On the recovering bit, it'd go a whole lot faster if you'd let the free market work and not limit sellers of pork to prices they may not now make money on. Oh, well, back to meat as a condiment for a while. Old Chinafolks can reminisce about that sweet old world of Chairman Mao. "We walked to our jobs breaking big rocks into little rocks for the glorious roads for 10 miles, through the snow, uphill both ways. We got home, wiped our feet, swept more dirt onto our floor, set a piece of The People's coal on fire, and we got our cards and all went to The People's store as a family to get The People's beans, the People's rice from Mao's Iron Rice Bowl, and occasionally just The People (some call it 'Long Pig'). AND! WE! LIKED! IT!"

Young Chinawomen may not agree with their elders on this fondness for those good old days. "We have 2 children since lecently-lescinded 1-child poricy.
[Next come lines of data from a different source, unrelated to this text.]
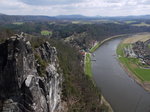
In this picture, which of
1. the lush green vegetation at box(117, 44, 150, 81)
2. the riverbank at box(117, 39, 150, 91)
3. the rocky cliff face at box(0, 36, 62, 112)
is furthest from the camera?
the lush green vegetation at box(117, 44, 150, 81)

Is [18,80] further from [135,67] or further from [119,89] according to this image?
[135,67]

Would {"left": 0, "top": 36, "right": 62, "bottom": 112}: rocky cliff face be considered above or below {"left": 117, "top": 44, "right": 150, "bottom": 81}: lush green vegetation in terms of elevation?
above

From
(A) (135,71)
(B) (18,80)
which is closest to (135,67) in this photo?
(A) (135,71)

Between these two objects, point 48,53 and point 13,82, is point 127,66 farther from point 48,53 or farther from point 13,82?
point 13,82

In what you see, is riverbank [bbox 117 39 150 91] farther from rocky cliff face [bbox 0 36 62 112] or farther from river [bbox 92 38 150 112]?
rocky cliff face [bbox 0 36 62 112]

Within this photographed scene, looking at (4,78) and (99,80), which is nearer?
(4,78)

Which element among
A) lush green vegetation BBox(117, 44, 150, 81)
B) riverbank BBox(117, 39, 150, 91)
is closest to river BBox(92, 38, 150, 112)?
riverbank BBox(117, 39, 150, 91)

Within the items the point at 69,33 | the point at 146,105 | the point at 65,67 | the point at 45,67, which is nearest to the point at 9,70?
the point at 45,67
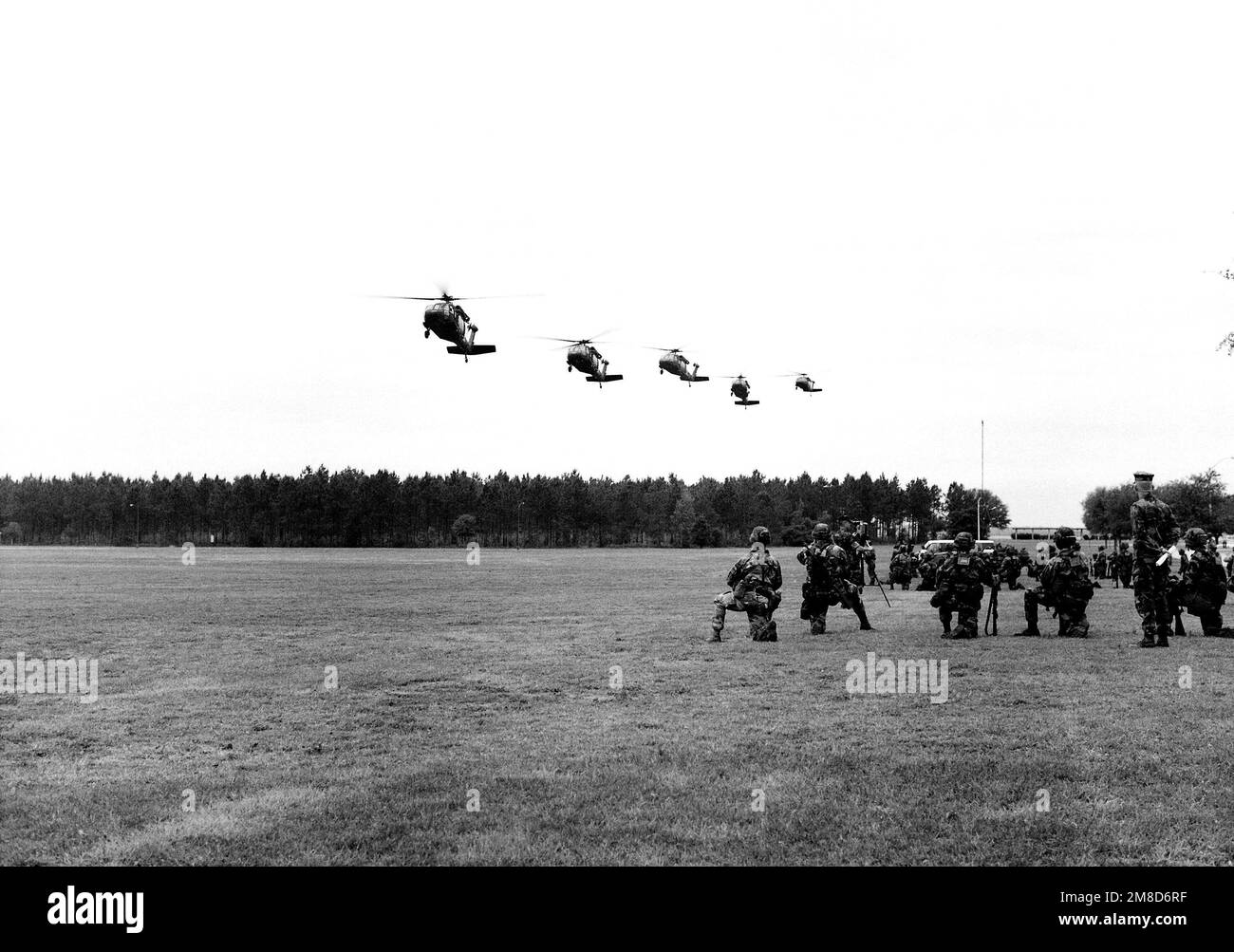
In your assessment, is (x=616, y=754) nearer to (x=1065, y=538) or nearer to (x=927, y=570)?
(x=1065, y=538)

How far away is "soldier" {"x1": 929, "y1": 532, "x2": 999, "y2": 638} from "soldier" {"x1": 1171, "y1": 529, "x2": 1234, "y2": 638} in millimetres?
3944

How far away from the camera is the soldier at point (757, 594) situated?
61.1ft

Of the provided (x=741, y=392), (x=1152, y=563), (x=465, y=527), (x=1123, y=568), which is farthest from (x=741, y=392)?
(x=465, y=527)

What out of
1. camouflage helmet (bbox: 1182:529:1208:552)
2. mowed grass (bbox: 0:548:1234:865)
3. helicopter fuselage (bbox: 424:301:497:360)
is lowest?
mowed grass (bbox: 0:548:1234:865)

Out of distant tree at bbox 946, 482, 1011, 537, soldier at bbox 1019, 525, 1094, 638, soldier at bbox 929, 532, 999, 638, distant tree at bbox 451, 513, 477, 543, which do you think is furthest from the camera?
distant tree at bbox 451, 513, 477, 543

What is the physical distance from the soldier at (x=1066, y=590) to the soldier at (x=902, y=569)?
15358mm

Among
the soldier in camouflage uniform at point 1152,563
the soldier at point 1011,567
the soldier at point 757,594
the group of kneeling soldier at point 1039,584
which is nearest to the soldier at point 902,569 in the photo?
the soldier at point 1011,567

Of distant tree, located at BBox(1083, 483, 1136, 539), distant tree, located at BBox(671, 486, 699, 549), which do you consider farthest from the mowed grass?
→ distant tree, located at BBox(671, 486, 699, 549)

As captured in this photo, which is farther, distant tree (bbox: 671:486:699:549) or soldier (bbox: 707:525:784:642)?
distant tree (bbox: 671:486:699:549)

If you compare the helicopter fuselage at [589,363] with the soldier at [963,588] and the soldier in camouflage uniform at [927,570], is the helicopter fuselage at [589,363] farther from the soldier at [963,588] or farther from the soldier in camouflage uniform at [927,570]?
the soldier at [963,588]

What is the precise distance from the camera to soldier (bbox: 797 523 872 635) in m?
20.3

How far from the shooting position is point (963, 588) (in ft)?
62.1

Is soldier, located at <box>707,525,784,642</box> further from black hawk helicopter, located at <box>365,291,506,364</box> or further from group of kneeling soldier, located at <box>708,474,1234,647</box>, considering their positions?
black hawk helicopter, located at <box>365,291,506,364</box>
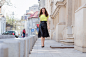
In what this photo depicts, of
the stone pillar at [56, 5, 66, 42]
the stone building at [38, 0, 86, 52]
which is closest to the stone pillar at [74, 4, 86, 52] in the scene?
the stone building at [38, 0, 86, 52]

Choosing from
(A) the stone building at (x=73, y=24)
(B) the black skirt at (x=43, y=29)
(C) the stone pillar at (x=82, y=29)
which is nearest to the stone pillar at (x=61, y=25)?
(A) the stone building at (x=73, y=24)

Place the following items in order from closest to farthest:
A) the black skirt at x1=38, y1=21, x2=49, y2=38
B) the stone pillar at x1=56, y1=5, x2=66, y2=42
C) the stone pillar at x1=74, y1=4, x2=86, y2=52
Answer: the stone pillar at x1=74, y1=4, x2=86, y2=52
the black skirt at x1=38, y1=21, x2=49, y2=38
the stone pillar at x1=56, y1=5, x2=66, y2=42

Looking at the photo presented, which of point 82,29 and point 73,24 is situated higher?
point 73,24

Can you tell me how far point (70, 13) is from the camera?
13414 millimetres

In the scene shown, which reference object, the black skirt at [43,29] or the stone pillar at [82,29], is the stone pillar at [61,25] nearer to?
the black skirt at [43,29]

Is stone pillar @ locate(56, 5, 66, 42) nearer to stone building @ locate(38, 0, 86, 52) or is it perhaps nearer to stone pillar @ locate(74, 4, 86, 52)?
stone building @ locate(38, 0, 86, 52)

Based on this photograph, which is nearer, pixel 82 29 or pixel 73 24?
pixel 82 29

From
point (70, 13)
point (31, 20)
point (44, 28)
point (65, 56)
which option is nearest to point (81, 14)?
point (65, 56)

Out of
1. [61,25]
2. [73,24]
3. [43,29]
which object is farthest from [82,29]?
[61,25]

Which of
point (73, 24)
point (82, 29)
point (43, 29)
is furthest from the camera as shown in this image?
point (73, 24)

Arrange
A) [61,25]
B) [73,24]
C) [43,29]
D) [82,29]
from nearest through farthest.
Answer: [82,29], [43,29], [73,24], [61,25]

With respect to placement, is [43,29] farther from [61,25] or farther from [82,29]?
[61,25]

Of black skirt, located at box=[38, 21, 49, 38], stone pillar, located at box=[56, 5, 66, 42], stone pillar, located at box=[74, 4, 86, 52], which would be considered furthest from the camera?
stone pillar, located at box=[56, 5, 66, 42]

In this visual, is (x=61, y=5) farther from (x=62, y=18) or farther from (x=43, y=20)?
(x=43, y=20)
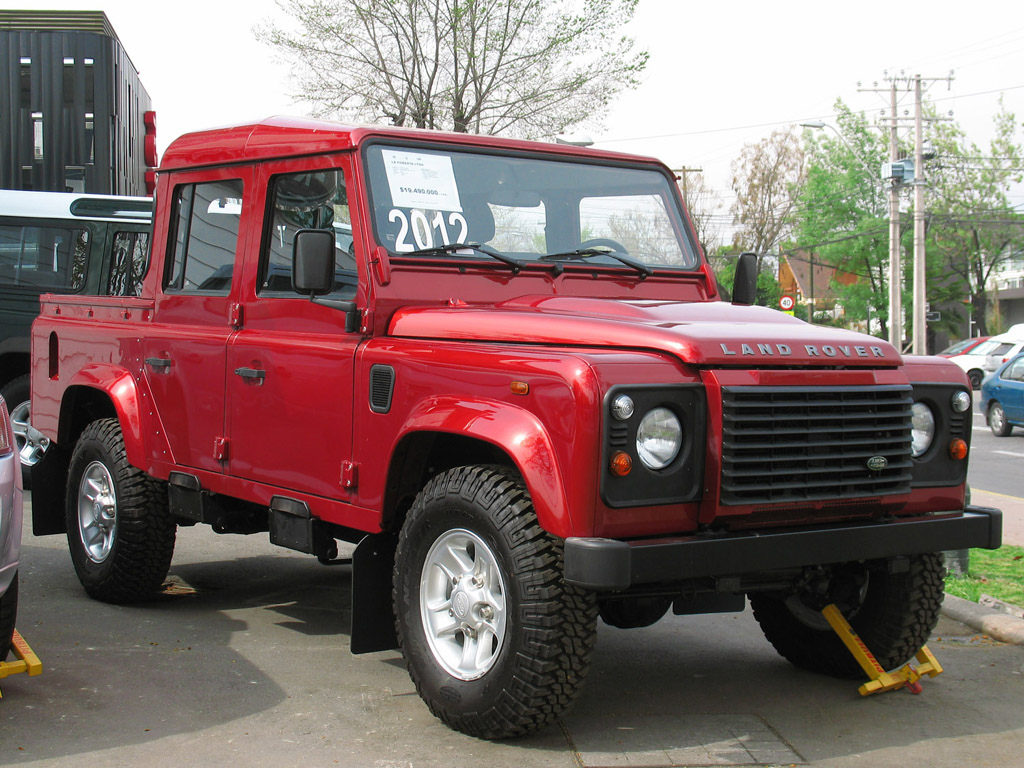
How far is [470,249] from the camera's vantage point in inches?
208

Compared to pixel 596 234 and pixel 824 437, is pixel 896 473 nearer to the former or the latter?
pixel 824 437

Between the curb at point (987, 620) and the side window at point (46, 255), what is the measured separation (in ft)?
27.6

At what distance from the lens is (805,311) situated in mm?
88938

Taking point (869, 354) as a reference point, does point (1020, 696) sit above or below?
below

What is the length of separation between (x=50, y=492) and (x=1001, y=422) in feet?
54.8

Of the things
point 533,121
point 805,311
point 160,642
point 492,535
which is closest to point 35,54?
point 160,642

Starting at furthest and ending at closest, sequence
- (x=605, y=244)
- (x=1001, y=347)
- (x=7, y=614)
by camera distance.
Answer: (x=1001, y=347) → (x=605, y=244) → (x=7, y=614)

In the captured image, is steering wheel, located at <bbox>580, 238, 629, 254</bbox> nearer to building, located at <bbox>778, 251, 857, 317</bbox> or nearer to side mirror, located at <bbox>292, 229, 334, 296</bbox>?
side mirror, located at <bbox>292, 229, 334, 296</bbox>

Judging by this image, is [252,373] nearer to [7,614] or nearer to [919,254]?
[7,614]

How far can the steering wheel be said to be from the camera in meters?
5.74

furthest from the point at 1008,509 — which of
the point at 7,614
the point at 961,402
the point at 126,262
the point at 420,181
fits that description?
the point at 7,614

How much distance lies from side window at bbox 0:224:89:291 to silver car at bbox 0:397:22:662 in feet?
24.2

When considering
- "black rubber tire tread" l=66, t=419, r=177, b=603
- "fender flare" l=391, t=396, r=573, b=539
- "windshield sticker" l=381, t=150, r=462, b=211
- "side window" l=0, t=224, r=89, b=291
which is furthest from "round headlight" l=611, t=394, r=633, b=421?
"side window" l=0, t=224, r=89, b=291

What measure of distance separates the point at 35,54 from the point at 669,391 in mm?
13726
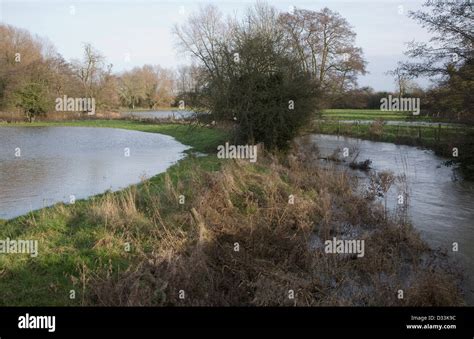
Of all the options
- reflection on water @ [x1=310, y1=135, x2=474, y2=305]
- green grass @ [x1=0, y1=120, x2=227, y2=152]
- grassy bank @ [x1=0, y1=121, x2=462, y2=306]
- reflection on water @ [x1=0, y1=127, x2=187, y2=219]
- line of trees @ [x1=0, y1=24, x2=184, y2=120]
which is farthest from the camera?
line of trees @ [x1=0, y1=24, x2=184, y2=120]

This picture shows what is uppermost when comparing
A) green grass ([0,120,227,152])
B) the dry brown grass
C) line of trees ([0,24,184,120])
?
line of trees ([0,24,184,120])

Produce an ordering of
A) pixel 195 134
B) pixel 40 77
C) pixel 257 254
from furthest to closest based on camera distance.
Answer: pixel 40 77, pixel 195 134, pixel 257 254

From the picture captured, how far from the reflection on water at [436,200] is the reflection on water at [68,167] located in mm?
10193

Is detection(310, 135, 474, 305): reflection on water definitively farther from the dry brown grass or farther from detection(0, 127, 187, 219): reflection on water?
detection(0, 127, 187, 219): reflection on water

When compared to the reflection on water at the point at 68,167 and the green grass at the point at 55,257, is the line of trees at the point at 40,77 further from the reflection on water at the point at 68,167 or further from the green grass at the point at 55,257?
the green grass at the point at 55,257

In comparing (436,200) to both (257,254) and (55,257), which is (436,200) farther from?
(55,257)

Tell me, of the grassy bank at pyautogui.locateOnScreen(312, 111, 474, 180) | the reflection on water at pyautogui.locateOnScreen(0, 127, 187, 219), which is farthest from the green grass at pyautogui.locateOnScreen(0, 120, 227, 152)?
the grassy bank at pyautogui.locateOnScreen(312, 111, 474, 180)

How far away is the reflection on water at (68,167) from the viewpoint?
1349 cm

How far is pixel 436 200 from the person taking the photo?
15070 millimetres

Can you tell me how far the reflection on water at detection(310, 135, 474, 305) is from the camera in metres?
10.5

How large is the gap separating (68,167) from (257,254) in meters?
13.5

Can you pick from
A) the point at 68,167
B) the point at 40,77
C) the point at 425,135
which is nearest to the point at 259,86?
the point at 68,167

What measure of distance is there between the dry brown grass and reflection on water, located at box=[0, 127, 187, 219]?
11.5 ft

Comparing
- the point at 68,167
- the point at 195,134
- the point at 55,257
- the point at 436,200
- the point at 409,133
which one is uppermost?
the point at 409,133
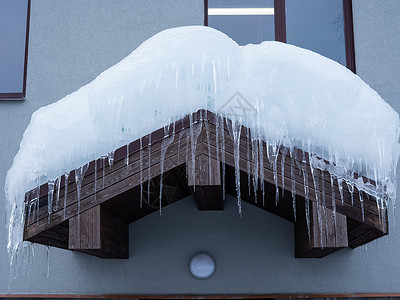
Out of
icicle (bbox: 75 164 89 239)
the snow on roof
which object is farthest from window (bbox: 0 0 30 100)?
icicle (bbox: 75 164 89 239)

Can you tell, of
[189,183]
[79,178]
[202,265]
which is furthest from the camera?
[202,265]

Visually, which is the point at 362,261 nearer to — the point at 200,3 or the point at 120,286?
the point at 120,286

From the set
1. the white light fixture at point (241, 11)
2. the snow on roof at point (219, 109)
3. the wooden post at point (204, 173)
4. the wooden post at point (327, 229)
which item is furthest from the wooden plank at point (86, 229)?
the white light fixture at point (241, 11)

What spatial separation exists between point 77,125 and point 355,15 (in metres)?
3.41

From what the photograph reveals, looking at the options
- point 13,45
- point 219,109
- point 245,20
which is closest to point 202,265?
point 219,109

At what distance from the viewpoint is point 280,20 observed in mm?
5520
My husband make good money. Here is 200-yuan - 6 Jin pork chops, chee-ing." "No can do, doesn't matter how much money, you have one card." "But, kids need protein. I pay you." "So sorry, 1 kilo ... abadee, abadee, that's all, folks!"

PS: I just wanted to add this part as related to the preference for pork over beef in China. My sources tell me that people do like the beef too, but some unscrupulous sellers pass of pork as beef. I don't know how you do it, but these people are nothing if not ingenious. Right now, there'd be no point.

"Let them eat cow!"

- Mao Wei Ahn Tran Eat

* Don't even ask if it's a "big city". Anything called a "city" in China is BIG, believe me. If there are under 1/2 a million, you live in a village.

** No, I can't translate much from Chinese, but I translated from an English version of the story that didn't use the word rationing, but involved rationing.